In Ager v. Canjex Publishing Ltd., the B.C. Court of Appeal considered an appeal from a lower court ruling which found the defendants liable for defamation. The lower court awarded the following damages: general damages in the amount of $200,000.00, aggravated damages in the amount of $50,000.00 and further aggravated damages in the amount of $50,000.00 against two of the three defendants, Canjex Publishing Ltd, the owner of the publication and Mr. Woods, the editor of the publication.
The alleged defamation involved three articles that were published by the defendants and made available to subscribers, in newspaper and online form. The articles alleged that the plaintiff, a geophysicist, had misrepresented the value of mining claims to the “Josh Property” and had engaged in related fraudulent activity.
Justice Saunders dismissed the application seeking to adduce fresh evidence and upheld the finding of defamation by the lower court. However, Justice Saunders set aside the order for aggravated damages. Her reasoning followed that of the Supreme Court of Canada (SCC) in Hill v. Scientology of Toronto, where the SCC stated that “a finding of actual malice is required for an award of aggravated damages” in a defamation case. The SCC further noted that:
If aggravated damages are to be awarded, there must be a finding that the defendant was motivated by actual malice, which increased the injury to the plaintiff, either by spreading further afield the damage to the reputation of the plaintiff, or by increasing the mental distress and humiliation of the plaintiff. …. The malice may be established by intrinsic evidence derived from the libellous statement itself and the circumstances of its publication, or by extrinsic evidence pertaining to the surrounding circumstances which demonstrate that the defendant was motivated by an unjustifiable intention to injure the plaintiff.

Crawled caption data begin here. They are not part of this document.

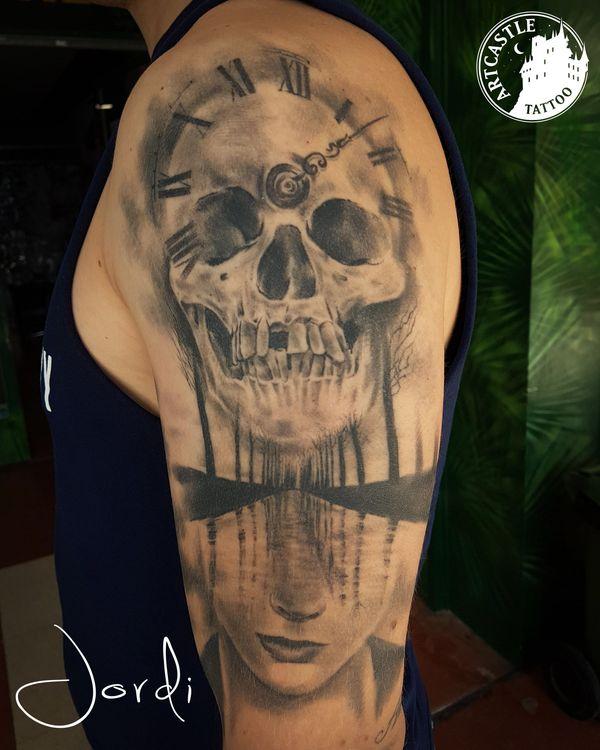 ArtCastleTattoo Tattoo ArtiestJordi Woman with skull and trees Realism
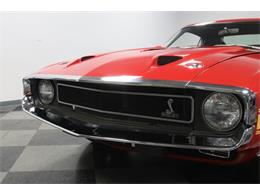 Picture of Classic 1969 Mustang - $124,995.00 - PHUN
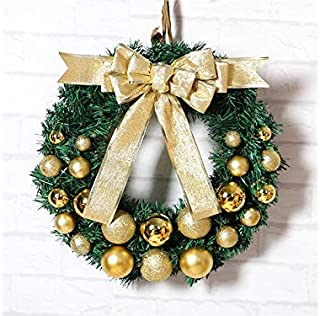 Christmas Party Small Ball Christmas Garland Door Hanging Ornaments Room Christmas Tree Pendants for Decoration(Golden)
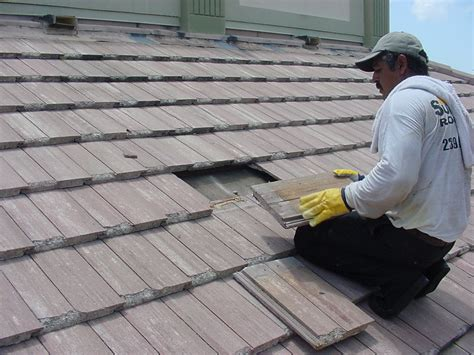 roofing of sw fl inc broken roof tile repair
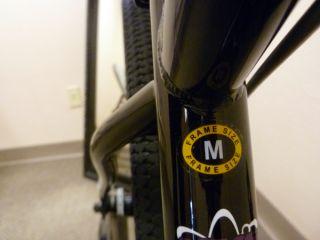 2011 KHS SJ200 Bicycle Bike Dirt Jumper MTB Size Medium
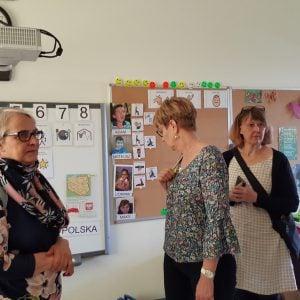 Wizyta gości z Finlandii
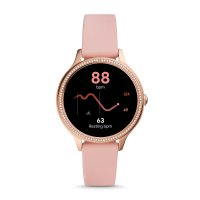 zegarek Fossil Smartwatch FTW6066 kwarcowy damski Fossil Q GEN 5E SMARTWATCH - BLUSH SILICONE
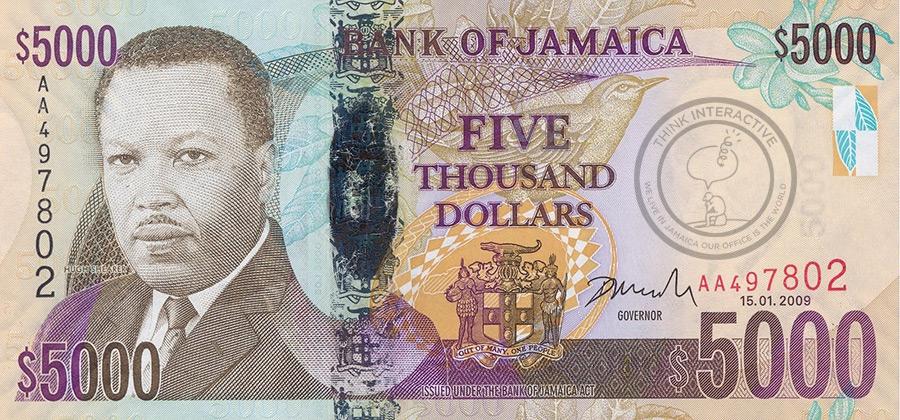Jamaican-5000-Dollar-Bill
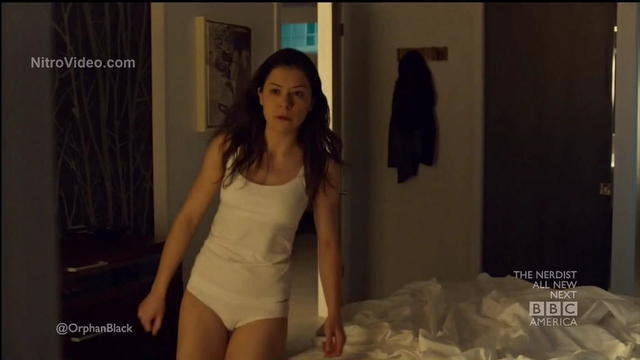Sexy Tatiana Maslany photo HQ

In setting aside the order for aggravated damages, Justice Saunders referred to the trial judge’s acknowledgement of the continued presence of the offending articles on the company’s website, but was of the view that it did not warrant an award of aggravated damages. She noted that retention of the articles on the website is not synonymous with actual malice and that, absent a finding of actual malice, there is no support for an award of aggravated damages.